Pfarrer Sedlmaier wird in seiner Predigt auch den hl. Florian, dessen Gedenktag am 4. Mai gefeiert wird, würdigen. Der Patron der Feuerwehrleute sei, so Sedlmaier, „nicht nur in Notlagen und Katastrophen wichtig für die Menschen“. Vielmehr zeige uns der hl. Florian durch sein Lebens- und Glaubenszeugnis, „welche Freude es bedeutet, ohne Verfolgung Christ sein zu können, in Frieden leben zu können, und Menschen um sich zu haben, die uns zu Hilfe eilen, wenn wir sie brauchen“.

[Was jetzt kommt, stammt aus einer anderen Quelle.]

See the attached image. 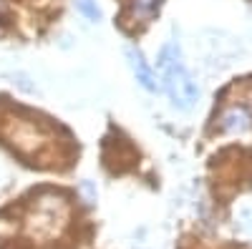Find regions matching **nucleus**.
I'll return each instance as SVG.
<instances>
[{"instance_id":"nucleus-1","label":"nucleus","mask_w":252,"mask_h":249,"mask_svg":"<svg viewBox=\"0 0 252 249\" xmlns=\"http://www.w3.org/2000/svg\"><path fill=\"white\" fill-rule=\"evenodd\" d=\"M159 71H161V86H164L166 96L172 98V103L179 111H189L199 101V86L184 66L177 40H169V43L161 48Z\"/></svg>"},{"instance_id":"nucleus-2","label":"nucleus","mask_w":252,"mask_h":249,"mask_svg":"<svg viewBox=\"0 0 252 249\" xmlns=\"http://www.w3.org/2000/svg\"><path fill=\"white\" fill-rule=\"evenodd\" d=\"M126 58H129L131 63V71L136 76V81L141 83V86L146 91H157V73L152 71V66L144 60V55L136 51V48H126Z\"/></svg>"},{"instance_id":"nucleus-3","label":"nucleus","mask_w":252,"mask_h":249,"mask_svg":"<svg viewBox=\"0 0 252 249\" xmlns=\"http://www.w3.org/2000/svg\"><path fill=\"white\" fill-rule=\"evenodd\" d=\"M220 126L224 131H247L252 126V113L242 106H235V109L224 111V116L220 118Z\"/></svg>"},{"instance_id":"nucleus-4","label":"nucleus","mask_w":252,"mask_h":249,"mask_svg":"<svg viewBox=\"0 0 252 249\" xmlns=\"http://www.w3.org/2000/svg\"><path fill=\"white\" fill-rule=\"evenodd\" d=\"M159 5V0H134V15L144 18V15H152Z\"/></svg>"},{"instance_id":"nucleus-5","label":"nucleus","mask_w":252,"mask_h":249,"mask_svg":"<svg viewBox=\"0 0 252 249\" xmlns=\"http://www.w3.org/2000/svg\"><path fill=\"white\" fill-rule=\"evenodd\" d=\"M78 10L83 13V15H86L89 20H98L101 18V10H98V5L96 3H91V0H78Z\"/></svg>"}]
</instances>
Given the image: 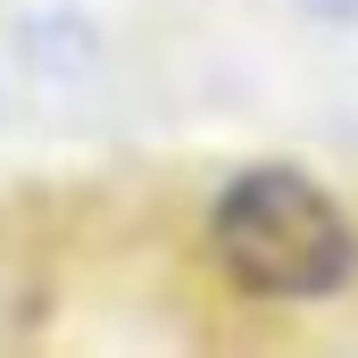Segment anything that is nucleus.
Segmentation results:
<instances>
[{
	"label": "nucleus",
	"mask_w": 358,
	"mask_h": 358,
	"mask_svg": "<svg viewBox=\"0 0 358 358\" xmlns=\"http://www.w3.org/2000/svg\"><path fill=\"white\" fill-rule=\"evenodd\" d=\"M208 259L250 300H342L358 283V225L350 208L292 159H259L217 183L208 200Z\"/></svg>",
	"instance_id": "f257e3e1"
}]
</instances>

Die Pfarrkirche „Hl. Andreas“ in Thörl-Maglern, nahe der österreichisch-italienischen Grenze gelegen, ist ein mittelgroßer Kirchenbau, der im Jahr 1489 geweiht wurde. Eine Kapelle wird hier bereits 1169 – zunächst der Pfarre St. Johann, dann der Pfarre Göriach im Gailtal zugeteilt – erstmals urkundlich erwähnt. 1787 wurde Thörl-Maglern zur eigenständigen Pfarre erhoben. Im Inneren der Pfarrkirche beeindruckt eine prachtvolle Wandmalereiausstattung (1475 – 1480) des Thomas von Villach. Die Fresken, die sich Inneren der Pfarrkirche mit Ausnahme der Fensterseite über alle Wandflächen des Chores erstrecken, stellen in Umfang und künstlerischer Qualität eines der überragendsten Dokumente gotischer Wandmalerei in Kärnten dar. Die Fresken wurden 1886 entdeckt und in weiterer Folge freigelegt. Erst 1938 bis 1940 erfolgte die letzte Freilegung in den Gewölbeflächen, bei der anschließend an die Triumphbogenwand nordseitig auch die weitgehend zerstörte Stifterinschrift zum Vorschein kam.
Der Hochaltar aus dem Jahr 1613 trägt in der Mittelnische den Kirchenpatron und zwei spätgotische Leuchterengel.